Bras de fer avec le Vatican et le pari chinois du Pape François.

Élargissant la critique, alors que beaucoup s’étonnent que le Vatican n’ait pas réagi à la maltraitance des Ouïghour, il dénonce le fait que « pas une seule fois le Pape n’a élevé le ton sur la brutalité du Parti à Hong Kong  ». Aujourd’hui, Zen mesure la rancœur du Saint-Siège. Alors qu’il est tombé dans la machine policière chinoise, les réactions de François ont été à la fois tièdes et ambigües.
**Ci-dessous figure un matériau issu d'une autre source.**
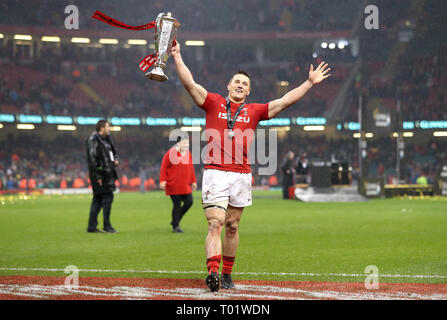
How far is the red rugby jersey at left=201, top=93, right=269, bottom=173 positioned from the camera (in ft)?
21.7

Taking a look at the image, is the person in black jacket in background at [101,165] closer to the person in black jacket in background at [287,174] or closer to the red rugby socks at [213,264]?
the red rugby socks at [213,264]

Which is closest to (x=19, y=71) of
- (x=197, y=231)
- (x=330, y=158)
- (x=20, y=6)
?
(x=20, y=6)

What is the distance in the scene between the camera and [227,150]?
21.7 ft

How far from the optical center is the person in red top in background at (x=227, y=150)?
6477 millimetres

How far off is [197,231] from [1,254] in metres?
4.96

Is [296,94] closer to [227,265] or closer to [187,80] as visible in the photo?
[187,80]

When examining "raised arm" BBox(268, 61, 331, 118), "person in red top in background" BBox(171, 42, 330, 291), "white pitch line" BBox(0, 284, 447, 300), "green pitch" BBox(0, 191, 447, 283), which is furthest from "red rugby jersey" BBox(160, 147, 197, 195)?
"white pitch line" BBox(0, 284, 447, 300)

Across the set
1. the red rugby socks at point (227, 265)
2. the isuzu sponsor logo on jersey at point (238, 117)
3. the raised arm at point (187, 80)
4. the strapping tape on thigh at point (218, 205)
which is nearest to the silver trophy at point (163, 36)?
the raised arm at point (187, 80)

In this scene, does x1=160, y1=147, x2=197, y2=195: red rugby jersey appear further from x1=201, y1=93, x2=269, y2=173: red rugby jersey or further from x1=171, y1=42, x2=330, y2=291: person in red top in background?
x1=201, y1=93, x2=269, y2=173: red rugby jersey

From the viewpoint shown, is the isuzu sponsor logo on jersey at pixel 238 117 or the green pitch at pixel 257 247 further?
the green pitch at pixel 257 247

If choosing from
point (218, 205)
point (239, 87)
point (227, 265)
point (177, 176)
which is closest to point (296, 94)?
point (239, 87)

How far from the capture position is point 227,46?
187 feet

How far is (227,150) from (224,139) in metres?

Après avoir exprimé sa « préoccupation », lors de son arrestation en mai, le Saint-Père n’a en même temps cessés cessé de répéter qu’il privilégiait le dialogue à l’affrontement brutal, tout en souciant de respecter la mentalité chinoise.
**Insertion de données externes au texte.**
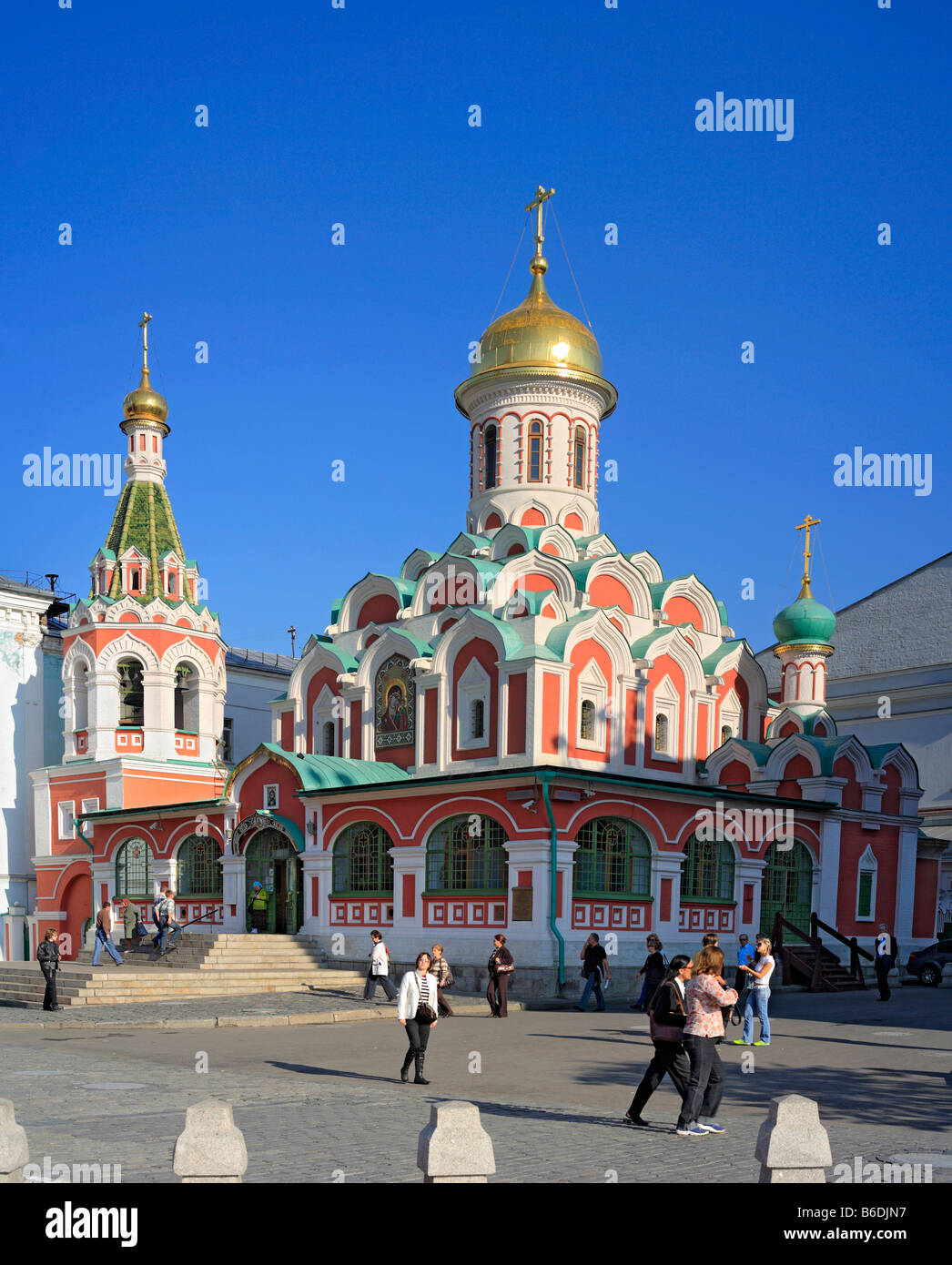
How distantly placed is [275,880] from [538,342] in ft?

Revenant sur les accusations d’atteintes aux droits sans cesse rappelées par le Cardinal chinois, il a insisté sur la « complexité du pays ». En filigrane, François rompu à la « casuistique  » pragmatique et au compromis semble reprocher au Cardinal chinois de se laisser emporter par ses émotions. En Chine communiste, contre qui Joseph Zen à la retraite depuis plus de dix ans, ne cesse de le mettre en garde, François fait à l’évidence le pari pragmatique qu’en dépit des risques, un compromis ferait avancer la cause de l’église catholique dans le Monde.

*

Pour l’instant le bilan de l’accord de 2018 n’est pas entièrement probant. A l’automne 2018, le Vatican avait, signe de bonne volonté, reconnu huit évêques déjà nommés par Pékin, sans son approbation. En échange, Pékin avait reconnu deux évêques désignés par l’église clandestine.

Mais, pour Ed Condon, journaliste américain, éditeur de l’Agence d’information catholique dont le siège est à Denver au Colorado, « ce qui semblait être un début prometteur a peu à peu marqué le pas. À ce jour, seuls cinq évêques ont été consacrés pour des diocèses chinois selon les termes de l’accord. Et l’un d’entre eux, Mgr Thomas ChenTianhao, a été consacré avant même que le Vatican ne soit au courant. »

Ce n’est pas tout : « Entre-temps, peu avant le renouvellement de l’accord en octobre 2020, Mgr Guo Xijin, autrefois clandestin, a démissionné de ses fonctions d’évêque auxiliaire de Mingdong, déclarant qu’il ne pouvait pas, en conscience, adhérer à l’Église affiliée à l’État, mais qu’il ne serait pas un « obstacle au progrès », en gênant le processus diplomatique.

L’épisode rappelle qu’en juillet 2012, le cardinal Thaddeus Ma Daqin évêque de Shanghai, ordonné par l’Église officielle et le Vatican avait renoncé à l’Église officielle dite « patriotique  ». Après quoi, le Parti l’avait placé en résidence surveillée. Que le pape François soit, depuis son élection en 2013, toujours resté muet sur ce cas, s’abstenant de condamner les représailles de l’appareil, est un des principaux reproches que lui adresse le Cardinal Zen.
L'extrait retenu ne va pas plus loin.